SHORT TASK: Convert the stretch of the items from the line that contains "Given the list" through the end of the items, both ends included, into a JSON list of strings with one string per line, leaving out blank lines.

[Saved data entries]
'''

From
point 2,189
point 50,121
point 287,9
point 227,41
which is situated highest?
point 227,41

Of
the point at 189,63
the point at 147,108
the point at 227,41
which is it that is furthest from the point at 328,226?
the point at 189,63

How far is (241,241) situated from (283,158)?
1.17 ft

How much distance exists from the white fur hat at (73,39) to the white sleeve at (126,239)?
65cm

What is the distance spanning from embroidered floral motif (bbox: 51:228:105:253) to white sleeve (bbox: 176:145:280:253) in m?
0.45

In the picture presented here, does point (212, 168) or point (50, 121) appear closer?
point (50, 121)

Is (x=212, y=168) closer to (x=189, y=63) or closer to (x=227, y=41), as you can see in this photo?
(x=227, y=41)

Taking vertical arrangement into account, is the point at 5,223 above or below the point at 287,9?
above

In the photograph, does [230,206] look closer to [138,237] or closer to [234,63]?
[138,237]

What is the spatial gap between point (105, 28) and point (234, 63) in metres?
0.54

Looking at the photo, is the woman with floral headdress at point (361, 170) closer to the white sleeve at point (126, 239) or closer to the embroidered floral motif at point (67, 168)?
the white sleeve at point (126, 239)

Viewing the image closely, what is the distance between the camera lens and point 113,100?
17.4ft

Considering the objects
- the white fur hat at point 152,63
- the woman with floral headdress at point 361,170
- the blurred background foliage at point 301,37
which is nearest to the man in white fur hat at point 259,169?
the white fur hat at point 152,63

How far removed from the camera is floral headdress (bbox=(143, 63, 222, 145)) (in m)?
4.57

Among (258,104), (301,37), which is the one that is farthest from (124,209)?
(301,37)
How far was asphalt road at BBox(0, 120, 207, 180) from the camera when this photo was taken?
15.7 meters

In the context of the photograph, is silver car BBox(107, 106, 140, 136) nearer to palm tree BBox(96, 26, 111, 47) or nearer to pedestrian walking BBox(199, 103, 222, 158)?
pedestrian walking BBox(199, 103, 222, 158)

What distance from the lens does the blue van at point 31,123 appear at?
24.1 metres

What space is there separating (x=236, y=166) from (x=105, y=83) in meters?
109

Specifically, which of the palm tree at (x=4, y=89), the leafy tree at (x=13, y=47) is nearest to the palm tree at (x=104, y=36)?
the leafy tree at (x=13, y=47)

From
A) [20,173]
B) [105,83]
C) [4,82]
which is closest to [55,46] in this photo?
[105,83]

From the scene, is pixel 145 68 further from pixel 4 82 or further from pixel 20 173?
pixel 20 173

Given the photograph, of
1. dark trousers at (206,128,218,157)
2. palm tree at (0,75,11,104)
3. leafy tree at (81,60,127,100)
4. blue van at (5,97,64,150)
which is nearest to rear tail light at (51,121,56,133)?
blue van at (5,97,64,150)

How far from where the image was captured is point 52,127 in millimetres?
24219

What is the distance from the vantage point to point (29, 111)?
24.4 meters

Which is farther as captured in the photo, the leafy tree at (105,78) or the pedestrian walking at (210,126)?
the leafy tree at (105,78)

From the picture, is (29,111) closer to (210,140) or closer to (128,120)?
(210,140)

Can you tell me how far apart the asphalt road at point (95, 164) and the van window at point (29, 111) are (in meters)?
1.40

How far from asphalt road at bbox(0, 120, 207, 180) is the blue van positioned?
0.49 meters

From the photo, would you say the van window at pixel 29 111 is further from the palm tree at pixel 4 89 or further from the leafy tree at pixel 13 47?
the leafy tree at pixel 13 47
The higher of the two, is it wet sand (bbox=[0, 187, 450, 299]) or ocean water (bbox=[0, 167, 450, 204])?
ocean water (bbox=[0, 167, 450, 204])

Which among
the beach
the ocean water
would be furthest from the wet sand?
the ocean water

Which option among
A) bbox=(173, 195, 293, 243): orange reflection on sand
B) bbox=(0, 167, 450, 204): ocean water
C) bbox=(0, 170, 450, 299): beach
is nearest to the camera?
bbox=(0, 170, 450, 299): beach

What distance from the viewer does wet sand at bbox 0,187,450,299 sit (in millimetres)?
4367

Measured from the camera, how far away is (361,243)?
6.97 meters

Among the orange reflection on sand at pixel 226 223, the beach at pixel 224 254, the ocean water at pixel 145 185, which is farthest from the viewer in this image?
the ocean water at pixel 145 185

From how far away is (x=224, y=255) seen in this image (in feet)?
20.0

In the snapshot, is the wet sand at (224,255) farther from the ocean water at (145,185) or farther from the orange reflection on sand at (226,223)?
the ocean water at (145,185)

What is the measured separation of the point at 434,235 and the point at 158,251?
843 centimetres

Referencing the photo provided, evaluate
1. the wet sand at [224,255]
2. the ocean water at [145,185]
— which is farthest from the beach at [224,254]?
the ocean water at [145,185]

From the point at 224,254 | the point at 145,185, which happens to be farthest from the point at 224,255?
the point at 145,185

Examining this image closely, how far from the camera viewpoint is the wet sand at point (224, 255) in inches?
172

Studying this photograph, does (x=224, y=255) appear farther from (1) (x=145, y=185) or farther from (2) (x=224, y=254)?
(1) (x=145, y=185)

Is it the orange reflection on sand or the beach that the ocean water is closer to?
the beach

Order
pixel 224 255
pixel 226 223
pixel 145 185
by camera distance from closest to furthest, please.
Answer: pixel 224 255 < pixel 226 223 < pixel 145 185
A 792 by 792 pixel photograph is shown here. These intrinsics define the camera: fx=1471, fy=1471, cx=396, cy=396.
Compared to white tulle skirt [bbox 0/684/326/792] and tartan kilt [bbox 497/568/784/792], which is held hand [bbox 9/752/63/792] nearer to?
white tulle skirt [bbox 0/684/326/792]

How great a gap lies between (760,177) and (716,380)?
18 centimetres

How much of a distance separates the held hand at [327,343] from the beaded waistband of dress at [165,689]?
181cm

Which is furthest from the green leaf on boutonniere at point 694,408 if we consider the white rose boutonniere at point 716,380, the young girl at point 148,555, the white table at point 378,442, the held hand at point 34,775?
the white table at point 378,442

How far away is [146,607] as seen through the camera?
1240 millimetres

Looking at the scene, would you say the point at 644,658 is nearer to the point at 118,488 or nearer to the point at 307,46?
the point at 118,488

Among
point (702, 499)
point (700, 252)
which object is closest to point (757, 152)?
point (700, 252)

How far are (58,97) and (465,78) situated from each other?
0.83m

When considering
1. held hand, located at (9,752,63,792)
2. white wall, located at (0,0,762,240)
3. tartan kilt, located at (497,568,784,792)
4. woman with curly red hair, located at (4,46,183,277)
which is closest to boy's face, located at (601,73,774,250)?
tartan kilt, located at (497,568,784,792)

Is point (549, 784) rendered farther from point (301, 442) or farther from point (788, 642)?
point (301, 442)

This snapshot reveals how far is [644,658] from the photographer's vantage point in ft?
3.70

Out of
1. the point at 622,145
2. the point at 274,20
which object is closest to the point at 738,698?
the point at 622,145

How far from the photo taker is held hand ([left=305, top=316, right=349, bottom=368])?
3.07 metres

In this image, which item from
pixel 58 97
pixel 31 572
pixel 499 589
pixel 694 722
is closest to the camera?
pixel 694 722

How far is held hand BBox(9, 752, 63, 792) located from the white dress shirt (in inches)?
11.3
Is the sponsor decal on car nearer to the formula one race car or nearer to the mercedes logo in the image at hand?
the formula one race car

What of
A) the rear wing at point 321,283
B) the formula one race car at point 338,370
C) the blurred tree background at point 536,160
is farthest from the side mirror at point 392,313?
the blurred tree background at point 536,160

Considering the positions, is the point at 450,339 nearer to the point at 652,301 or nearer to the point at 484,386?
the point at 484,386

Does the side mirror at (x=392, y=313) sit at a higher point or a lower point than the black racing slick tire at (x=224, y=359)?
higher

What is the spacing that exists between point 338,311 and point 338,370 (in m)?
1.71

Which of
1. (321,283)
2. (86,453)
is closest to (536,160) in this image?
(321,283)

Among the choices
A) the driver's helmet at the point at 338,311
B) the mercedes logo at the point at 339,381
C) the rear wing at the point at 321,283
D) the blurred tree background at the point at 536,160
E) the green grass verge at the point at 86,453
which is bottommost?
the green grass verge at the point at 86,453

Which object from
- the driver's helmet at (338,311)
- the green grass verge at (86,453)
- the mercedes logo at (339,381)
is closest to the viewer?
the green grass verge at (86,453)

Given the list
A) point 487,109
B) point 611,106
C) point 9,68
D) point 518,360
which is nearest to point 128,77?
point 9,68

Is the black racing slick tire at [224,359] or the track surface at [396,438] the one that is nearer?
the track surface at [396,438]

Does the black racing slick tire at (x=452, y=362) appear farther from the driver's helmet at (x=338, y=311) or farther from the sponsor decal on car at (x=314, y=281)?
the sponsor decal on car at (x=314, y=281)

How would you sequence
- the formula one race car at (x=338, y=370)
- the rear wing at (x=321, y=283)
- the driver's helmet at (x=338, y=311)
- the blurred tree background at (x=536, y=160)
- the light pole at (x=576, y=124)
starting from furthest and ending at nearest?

'''

TASK RESPONSE:
[
  "Given the list",
  "A) point 487,109",
  "B) point 611,106",
  "C) point 9,68",
  "D) point 518,360",
  "which is nearest to point 128,77?",
  "point 9,68",
  "Is the black racing slick tire at [224,359] or the track surface at [396,438] the one that is nearer?",
  "the track surface at [396,438]",
  "Does the black racing slick tire at (x=452, y=362) appear farther from the driver's helmet at (x=338, y=311) or farther from the sponsor decal on car at (x=314, y=281)?",
  "the sponsor decal on car at (x=314, y=281)",
  "How would you sequence",
  "- the formula one race car at (x=338, y=370)",
  "- the rear wing at (x=321, y=283)",
  "- the driver's helmet at (x=338, y=311)",
  "- the blurred tree background at (x=536, y=160)",
  "- the light pole at (x=576, y=124)",
  "starting from furthest and ending at nearest?"
]